The study examined the antihypertensive effect of peptides derived from pepsin-hydrolyzed corn gluten meal, namely KQLLGY and PPYPW, and their in silico gastrointestinal tract digested fragments, KQL and PPY, respectively. KQLLGY and PPYPW showed higher angiotensin I-converting enzyme (ACE)-inhibitory activity and lower ACE inhibition constant (Ki) values when compared to KQL and PPY. Only KQL showed a mild antihypertensive effect in spontaneously hypertensive rats with −7.83 and − 5.71 mmHg systolic and diastolic blood pressure values, respectively, after 8 h oral administration. During passage through Caco-2 cells, KQL was further degraded to QL, which had reduced ACE inhibitory activity.
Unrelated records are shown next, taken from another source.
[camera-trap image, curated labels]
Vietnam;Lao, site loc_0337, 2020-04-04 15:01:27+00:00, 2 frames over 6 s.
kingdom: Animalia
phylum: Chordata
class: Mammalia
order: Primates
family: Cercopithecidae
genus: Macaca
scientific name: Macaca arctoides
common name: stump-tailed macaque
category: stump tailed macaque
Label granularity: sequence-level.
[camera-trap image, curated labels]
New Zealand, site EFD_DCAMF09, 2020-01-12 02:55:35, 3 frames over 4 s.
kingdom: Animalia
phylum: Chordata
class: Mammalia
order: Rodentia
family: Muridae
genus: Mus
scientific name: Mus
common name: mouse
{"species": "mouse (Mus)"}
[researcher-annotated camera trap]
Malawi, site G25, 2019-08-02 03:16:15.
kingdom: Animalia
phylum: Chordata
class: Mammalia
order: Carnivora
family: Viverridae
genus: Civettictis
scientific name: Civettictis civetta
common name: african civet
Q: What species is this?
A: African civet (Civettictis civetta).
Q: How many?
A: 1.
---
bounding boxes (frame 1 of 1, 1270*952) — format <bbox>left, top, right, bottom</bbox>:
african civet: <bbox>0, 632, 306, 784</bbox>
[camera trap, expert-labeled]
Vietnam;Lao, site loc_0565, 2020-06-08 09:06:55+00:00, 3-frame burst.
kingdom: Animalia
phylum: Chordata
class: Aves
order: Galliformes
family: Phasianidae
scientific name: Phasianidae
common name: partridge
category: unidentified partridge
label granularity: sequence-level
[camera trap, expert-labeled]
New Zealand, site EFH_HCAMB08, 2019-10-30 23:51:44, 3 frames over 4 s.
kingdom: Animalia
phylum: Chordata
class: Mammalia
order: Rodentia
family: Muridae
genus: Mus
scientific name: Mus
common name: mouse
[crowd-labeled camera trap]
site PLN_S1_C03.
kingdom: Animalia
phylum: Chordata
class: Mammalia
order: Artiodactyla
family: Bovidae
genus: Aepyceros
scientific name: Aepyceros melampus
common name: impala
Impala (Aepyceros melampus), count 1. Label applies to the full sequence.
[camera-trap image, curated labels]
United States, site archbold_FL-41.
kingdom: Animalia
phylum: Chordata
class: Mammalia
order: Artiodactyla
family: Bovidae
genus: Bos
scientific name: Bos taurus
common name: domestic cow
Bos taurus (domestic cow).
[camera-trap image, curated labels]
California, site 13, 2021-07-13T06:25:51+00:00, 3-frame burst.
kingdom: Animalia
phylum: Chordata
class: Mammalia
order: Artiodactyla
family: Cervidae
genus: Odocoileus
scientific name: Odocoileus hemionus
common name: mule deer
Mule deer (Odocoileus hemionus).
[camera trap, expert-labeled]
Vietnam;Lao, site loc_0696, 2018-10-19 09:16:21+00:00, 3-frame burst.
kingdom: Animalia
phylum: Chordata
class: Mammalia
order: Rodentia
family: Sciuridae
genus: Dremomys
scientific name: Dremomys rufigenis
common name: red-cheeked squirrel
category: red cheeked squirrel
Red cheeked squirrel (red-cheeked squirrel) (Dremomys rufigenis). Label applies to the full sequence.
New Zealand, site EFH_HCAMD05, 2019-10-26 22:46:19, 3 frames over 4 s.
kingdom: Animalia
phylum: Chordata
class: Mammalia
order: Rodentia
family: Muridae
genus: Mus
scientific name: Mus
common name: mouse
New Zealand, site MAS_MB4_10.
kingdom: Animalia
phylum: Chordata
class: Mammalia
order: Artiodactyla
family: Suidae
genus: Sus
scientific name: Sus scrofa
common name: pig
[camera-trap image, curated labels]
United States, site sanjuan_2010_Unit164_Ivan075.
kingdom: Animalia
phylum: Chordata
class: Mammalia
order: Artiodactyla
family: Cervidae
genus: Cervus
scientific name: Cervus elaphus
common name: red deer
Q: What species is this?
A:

In addition, molecular dynamics revealed that the QL-ACE complex was less stable compared to the KQL-ACE. This study reveals that structural transformation during peptide permeation plays a vital role in attenuating antihypertensive effect of the ACE inhibitor peptide. •KQLLGY and PPYPW are ACE inhibitors isolated from pepsin-hydrolyzed corn gluten meal.•In silico digestion of these peptides generated weaker fragments against ACE.•KQLLGY and PPYPW did not show in vivo antihypertensive effect in SHR.•KQL, a fragment of KQLLGY digestion, showed mild antihypertensive effect.•KQL was degraded to QL during passage through the Caco-2 cell monolayer.•Molecular dynamic revealed lower stability of the QL-ACE complex than the KQL-ACE.